Extracted records
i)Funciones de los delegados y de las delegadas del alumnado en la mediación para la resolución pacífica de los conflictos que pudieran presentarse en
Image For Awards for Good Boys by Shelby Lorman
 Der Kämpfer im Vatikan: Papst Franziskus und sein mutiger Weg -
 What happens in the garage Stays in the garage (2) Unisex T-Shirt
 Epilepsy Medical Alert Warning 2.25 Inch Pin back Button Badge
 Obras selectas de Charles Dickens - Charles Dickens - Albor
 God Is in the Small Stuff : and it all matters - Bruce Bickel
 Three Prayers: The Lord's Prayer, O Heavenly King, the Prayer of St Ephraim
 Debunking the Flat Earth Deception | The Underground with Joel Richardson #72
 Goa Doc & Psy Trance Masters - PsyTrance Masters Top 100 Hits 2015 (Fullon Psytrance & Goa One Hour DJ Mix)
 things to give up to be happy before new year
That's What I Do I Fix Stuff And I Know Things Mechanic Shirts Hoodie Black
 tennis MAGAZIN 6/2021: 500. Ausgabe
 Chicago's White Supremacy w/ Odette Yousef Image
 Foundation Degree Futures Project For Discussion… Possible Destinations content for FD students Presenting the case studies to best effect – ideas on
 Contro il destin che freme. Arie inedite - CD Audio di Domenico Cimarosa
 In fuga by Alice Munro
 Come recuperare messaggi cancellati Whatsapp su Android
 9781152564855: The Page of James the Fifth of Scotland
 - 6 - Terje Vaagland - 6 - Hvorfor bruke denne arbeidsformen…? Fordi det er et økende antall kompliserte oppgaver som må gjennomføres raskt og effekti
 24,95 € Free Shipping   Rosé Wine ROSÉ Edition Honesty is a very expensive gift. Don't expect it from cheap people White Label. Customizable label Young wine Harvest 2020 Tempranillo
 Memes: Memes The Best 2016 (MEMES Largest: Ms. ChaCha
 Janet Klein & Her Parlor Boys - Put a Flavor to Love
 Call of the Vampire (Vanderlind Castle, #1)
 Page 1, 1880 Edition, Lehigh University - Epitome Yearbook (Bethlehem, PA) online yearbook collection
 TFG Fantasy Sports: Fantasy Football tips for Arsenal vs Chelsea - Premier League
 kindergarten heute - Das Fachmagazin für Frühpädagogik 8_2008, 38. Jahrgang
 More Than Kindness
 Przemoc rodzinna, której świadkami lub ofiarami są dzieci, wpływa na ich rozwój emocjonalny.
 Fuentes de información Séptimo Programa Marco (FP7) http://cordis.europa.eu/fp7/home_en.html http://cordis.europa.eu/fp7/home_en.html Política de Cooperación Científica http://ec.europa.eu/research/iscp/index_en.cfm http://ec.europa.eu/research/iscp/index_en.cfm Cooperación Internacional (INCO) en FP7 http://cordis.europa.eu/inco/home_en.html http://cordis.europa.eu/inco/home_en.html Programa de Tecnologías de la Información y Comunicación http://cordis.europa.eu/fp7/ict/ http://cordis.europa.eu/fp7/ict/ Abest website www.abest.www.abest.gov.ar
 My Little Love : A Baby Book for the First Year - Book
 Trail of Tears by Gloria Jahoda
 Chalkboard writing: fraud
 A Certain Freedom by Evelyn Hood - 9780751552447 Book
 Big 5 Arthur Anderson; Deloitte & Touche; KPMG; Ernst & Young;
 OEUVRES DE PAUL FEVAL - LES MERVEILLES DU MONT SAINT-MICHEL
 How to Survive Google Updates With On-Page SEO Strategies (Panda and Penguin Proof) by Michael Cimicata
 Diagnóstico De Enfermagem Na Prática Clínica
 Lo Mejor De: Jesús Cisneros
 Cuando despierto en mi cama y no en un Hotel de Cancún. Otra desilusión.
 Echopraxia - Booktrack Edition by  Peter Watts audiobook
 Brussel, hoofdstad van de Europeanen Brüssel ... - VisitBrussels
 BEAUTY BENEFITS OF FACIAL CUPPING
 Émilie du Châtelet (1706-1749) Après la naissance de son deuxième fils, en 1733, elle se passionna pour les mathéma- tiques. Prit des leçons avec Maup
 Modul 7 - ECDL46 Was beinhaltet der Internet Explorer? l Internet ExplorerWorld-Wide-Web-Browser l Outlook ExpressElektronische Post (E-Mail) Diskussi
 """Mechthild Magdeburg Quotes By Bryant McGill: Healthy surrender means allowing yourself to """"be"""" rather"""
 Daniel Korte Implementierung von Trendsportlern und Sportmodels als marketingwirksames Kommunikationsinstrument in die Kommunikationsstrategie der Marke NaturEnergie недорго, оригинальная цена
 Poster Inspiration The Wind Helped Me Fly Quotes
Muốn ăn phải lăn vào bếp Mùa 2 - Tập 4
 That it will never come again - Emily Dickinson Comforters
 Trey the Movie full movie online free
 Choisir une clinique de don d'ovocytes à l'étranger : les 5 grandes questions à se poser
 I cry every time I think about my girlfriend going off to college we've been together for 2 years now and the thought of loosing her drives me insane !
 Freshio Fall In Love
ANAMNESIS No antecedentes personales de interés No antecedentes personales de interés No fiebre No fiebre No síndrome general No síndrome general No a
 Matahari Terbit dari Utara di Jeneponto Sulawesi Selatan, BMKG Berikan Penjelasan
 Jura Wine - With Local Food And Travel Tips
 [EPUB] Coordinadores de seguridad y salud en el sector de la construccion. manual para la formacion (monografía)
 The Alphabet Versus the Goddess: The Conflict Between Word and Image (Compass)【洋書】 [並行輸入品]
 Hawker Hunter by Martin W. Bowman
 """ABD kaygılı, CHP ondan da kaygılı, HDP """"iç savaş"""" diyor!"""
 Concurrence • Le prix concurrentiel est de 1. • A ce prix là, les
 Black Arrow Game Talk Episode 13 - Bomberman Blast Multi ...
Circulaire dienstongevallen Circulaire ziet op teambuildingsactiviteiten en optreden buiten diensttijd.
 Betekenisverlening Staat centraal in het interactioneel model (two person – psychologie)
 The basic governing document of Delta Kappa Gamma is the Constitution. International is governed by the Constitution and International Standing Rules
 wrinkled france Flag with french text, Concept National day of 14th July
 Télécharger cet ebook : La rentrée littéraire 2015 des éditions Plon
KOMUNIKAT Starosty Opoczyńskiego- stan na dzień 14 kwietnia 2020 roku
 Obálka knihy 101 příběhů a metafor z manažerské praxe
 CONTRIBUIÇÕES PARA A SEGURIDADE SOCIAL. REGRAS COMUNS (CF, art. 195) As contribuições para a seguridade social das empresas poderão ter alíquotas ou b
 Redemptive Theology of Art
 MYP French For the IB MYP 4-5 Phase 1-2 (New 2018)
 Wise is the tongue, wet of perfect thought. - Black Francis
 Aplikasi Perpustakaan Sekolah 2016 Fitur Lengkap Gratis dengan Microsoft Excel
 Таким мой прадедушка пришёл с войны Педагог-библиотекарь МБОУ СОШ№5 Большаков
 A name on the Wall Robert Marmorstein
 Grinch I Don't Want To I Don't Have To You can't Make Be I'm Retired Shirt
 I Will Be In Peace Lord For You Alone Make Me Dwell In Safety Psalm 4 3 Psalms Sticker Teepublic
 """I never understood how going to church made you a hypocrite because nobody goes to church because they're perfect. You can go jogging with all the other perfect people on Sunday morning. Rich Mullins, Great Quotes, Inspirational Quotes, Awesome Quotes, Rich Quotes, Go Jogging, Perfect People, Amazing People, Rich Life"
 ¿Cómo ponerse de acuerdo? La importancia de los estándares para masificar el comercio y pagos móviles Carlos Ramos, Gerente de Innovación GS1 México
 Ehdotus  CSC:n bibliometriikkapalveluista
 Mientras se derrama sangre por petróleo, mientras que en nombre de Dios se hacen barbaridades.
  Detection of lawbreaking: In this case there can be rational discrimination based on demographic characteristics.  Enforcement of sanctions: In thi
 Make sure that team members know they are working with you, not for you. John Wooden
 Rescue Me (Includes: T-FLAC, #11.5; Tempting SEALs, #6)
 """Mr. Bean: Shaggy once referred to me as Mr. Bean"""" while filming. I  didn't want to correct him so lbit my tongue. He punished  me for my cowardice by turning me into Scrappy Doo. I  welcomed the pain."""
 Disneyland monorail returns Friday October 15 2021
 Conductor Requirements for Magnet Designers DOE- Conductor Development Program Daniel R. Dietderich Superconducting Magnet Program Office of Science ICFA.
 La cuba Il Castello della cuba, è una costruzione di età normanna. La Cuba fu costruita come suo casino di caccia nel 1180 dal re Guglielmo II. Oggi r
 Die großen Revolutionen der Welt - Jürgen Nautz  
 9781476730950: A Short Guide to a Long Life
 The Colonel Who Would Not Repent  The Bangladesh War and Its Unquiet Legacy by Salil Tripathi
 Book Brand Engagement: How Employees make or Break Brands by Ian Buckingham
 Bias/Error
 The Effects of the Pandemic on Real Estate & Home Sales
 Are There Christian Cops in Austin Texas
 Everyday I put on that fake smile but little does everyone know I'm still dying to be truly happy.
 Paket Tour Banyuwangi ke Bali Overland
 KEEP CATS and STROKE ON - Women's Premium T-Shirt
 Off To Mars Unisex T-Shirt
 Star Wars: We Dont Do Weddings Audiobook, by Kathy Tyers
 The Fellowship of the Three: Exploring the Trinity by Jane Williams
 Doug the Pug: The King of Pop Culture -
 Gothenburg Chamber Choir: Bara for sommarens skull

### [TASK GOAL]
Return exactly the lines from the beginning of the data above through the one containing "9781152564855: The Page", please. Include both end lines and add nothing else.

### [OUTPUT FOR THIS TASK]
i)Funciones de los delegados y de las delegadas del alumnado en la mediación para la resolución pacífica de los conflictos que pudieran presentarse en
Image For Awards for Good Boys by Shelby Lorman
 Der Kämpfer im Vatikan: Papst Franziskus und sein mutiger Weg -
 What happens in the garage Stays in the garage (2) Unisex T-Shirt
 Epilepsy Medical Alert Warning 2.25 Inch Pin back Button Badge
 Obras selectas de Charles Dickens - Charles Dickens - Albor
 God Is in the Small Stuff : and it all matters - Bruce Bickel
 Three Prayers: The Lord's Prayer, O Heavenly King, the Prayer of St Ephraim
 Debunking the Flat Earth Deception | The Underground with Joel Richardson #72
 Goa Doc & Psy Trance Masters - PsyTrance Masters Top 100 Hits 2015 (Fullon Psytrance & Goa One Hour DJ Mix)
 things to give up to be happy before new year
That's What I Do I Fix Stuff And I Know Things Mechanic Shirts Hoodie Black
 tennis MAGAZIN 6/2021: 500. Ausgabe
 Chicago's White Supremacy w/ Odette Yousef Image
 Foundation Degree Futures Project For Discussion… Possible Destinations content for FD students Presenting the case studies to best effect – ideas on
 Contro il destin che freme. Arie inedite - CD Audio di Domenico Cimarosa
 In fuga by Alice Munro
 Come recuperare messaggi cancellati Whatsapp su Android
 9781152564855: The Page of James the Fifth of Scotland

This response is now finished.